_ABOUT THIS EXERCISE:_
Identify each line below containing the string "site" and copy it.

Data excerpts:

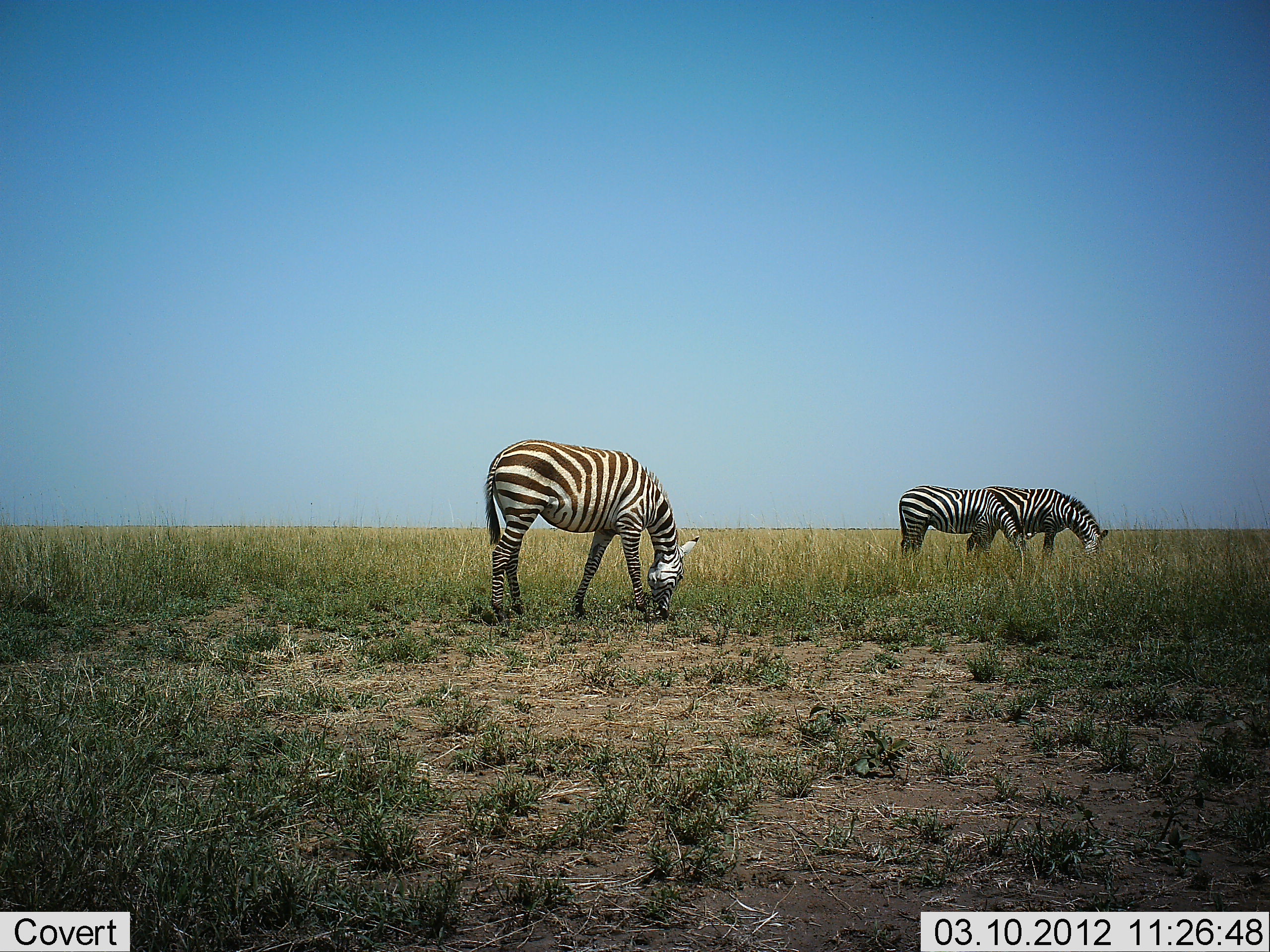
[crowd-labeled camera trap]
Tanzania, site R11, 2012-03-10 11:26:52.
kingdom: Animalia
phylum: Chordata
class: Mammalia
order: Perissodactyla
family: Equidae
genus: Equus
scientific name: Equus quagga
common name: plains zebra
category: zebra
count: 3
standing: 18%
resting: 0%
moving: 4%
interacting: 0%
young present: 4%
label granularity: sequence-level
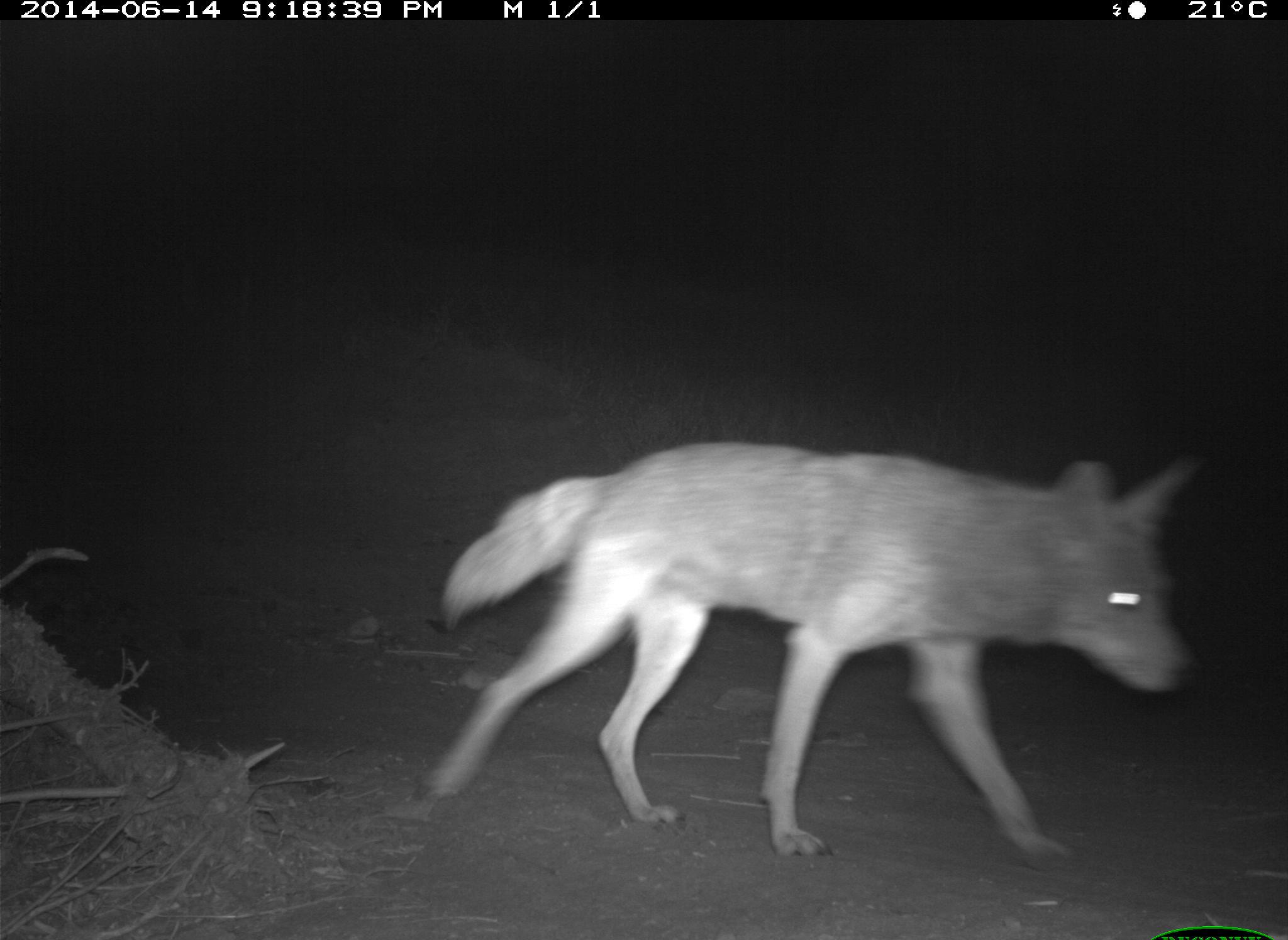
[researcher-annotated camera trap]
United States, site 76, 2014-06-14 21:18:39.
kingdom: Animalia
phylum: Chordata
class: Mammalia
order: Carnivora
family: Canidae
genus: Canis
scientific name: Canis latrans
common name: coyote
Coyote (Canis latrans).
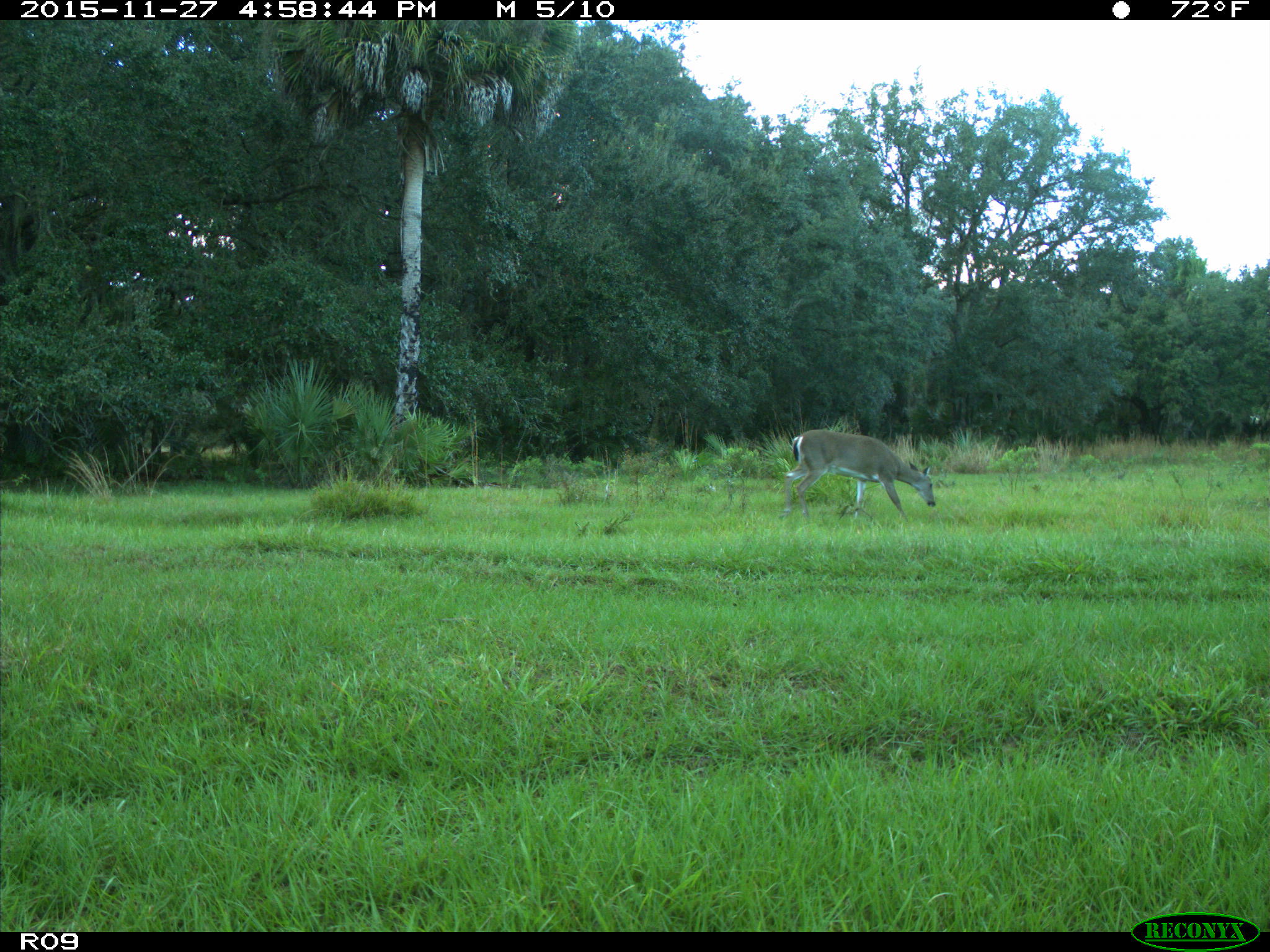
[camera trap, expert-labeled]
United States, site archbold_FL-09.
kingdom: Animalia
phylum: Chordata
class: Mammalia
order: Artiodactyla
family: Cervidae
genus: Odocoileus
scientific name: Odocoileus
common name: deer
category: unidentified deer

_RESPONSE FOR THIS EXERCISE:_
Tanzania, site R11, 2012-03-10 11:26:52.
United States, site 76, 2014-06-14 21:18:39.
United States, site archbold_FL-09.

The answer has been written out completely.